**Instructions for the task**:
Please show each line of the listing below that contains the word "bottom". Case matters.

## Begin

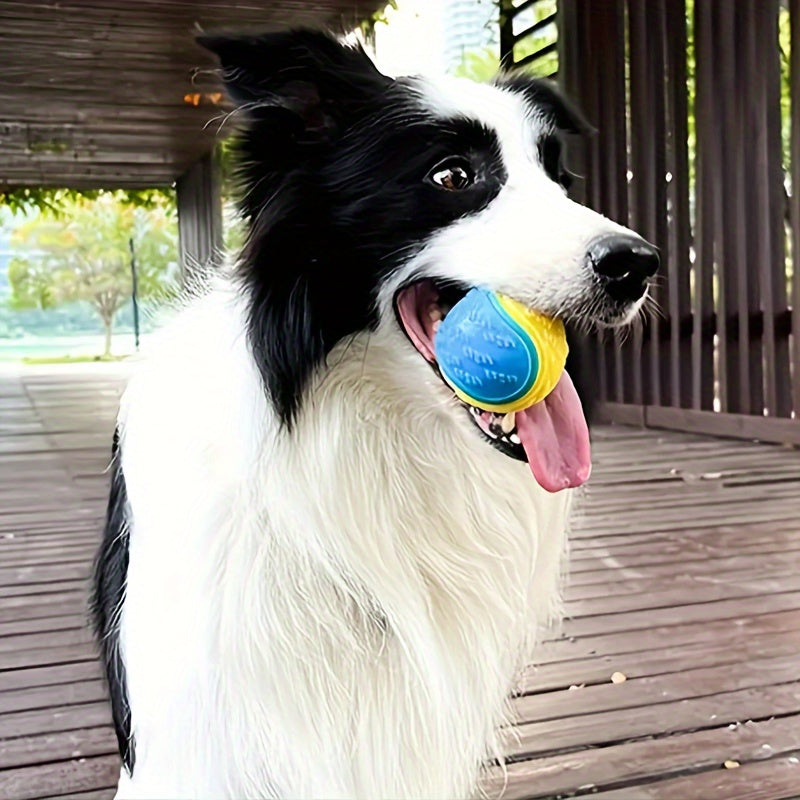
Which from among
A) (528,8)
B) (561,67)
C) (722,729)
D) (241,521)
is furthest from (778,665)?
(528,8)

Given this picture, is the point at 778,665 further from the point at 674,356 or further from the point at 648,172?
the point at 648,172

## End
## Begin

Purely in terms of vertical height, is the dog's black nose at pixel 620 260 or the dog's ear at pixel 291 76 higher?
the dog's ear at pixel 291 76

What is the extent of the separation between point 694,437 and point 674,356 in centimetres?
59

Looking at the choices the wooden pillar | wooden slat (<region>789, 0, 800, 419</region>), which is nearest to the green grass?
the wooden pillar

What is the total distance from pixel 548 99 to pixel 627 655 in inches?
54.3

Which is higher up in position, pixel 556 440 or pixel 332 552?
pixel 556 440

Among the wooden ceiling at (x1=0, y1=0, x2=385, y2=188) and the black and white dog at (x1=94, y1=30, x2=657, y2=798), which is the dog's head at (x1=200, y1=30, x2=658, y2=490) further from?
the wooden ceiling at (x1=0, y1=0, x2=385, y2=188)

## End
## Begin

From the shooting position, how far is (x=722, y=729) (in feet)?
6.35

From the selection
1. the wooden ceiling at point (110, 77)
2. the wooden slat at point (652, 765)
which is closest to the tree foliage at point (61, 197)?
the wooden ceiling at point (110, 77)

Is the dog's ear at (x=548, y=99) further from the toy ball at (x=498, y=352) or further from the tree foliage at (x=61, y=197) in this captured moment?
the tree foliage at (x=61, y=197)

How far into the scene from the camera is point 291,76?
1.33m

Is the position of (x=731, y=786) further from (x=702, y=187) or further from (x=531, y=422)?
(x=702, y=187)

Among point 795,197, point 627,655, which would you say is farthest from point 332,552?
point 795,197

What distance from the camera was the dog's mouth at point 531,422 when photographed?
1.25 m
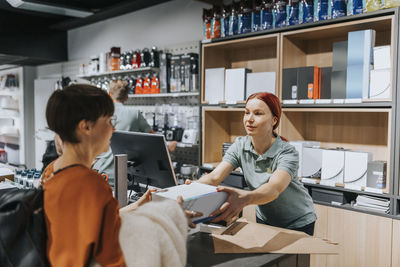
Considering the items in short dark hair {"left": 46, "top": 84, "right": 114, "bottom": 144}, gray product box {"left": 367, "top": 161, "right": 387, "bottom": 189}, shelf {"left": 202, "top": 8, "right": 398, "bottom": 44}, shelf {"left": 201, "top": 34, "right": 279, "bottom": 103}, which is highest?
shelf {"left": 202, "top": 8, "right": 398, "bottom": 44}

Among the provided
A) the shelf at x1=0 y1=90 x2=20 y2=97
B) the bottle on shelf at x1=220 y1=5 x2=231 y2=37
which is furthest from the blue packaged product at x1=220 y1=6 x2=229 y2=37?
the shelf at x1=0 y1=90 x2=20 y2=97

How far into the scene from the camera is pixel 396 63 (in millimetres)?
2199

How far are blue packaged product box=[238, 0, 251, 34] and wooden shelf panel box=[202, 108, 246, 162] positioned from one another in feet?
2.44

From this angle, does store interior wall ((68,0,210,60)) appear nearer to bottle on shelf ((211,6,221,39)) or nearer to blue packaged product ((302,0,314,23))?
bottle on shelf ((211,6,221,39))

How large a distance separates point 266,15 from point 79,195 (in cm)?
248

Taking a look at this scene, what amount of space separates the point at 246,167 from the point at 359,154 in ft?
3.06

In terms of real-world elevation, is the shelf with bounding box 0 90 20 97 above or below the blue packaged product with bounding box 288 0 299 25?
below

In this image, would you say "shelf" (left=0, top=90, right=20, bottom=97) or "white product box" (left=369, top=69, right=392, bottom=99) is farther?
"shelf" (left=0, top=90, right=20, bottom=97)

## End

**Written response**:
Considering the items in short dark hair {"left": 46, "top": 84, "right": 114, "bottom": 144}, gray product box {"left": 367, "top": 161, "right": 387, "bottom": 189}, shelf {"left": 202, "top": 8, "right": 398, "bottom": 44}, shelf {"left": 201, "top": 34, "right": 279, "bottom": 103}, which is highest?
shelf {"left": 202, "top": 8, "right": 398, "bottom": 44}
In this image, would you say "shelf" (left=0, top=90, right=20, bottom=97) or "white product box" (left=369, top=69, right=392, bottom=99) is farther?
"shelf" (left=0, top=90, right=20, bottom=97)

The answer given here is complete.